Instructions for the task
Your output should consist of the data, copied exactly.

————

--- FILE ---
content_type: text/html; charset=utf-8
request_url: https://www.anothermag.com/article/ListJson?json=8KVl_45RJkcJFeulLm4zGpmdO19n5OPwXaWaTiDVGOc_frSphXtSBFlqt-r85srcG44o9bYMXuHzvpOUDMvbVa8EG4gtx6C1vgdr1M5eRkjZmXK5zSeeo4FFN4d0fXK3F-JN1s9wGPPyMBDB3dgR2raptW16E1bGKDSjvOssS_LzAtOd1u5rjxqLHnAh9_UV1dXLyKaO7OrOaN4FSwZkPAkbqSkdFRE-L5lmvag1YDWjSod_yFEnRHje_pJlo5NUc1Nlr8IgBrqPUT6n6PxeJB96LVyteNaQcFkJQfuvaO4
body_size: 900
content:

————

Expected answer
--- FILE ---
content_type: text/html; charset=utf-8
request_url: https://www.anothermag.com/article/ListJson?json=8KVl_45RJkcJFeulLm4zGpmdO19n5OPwXaWaTiDVGOc_frSphXtSBFlqt-r85srcG44o9bYMXuHzvpOUDMvbVa8EG4gtx6C1vgdr1M5eRkjZmXK5zSeeo4FFN4d0fXK3F-JN1s9wGPPyMBDB3dgR2raptW16E1bGKDSjvOssS_LzAtOd1u5rjxqLHnAh9_UV1dXLyKaO7OrOaN4FSwZkPAkbqSkdFRE-L5lmvag1YDWjSod_yFEnRHje_pJlo5NUc1Nlr8IgBrqPUT6n6PxeJB96LVyteNaQcFkJQfuvaO4
body_size: 900
content:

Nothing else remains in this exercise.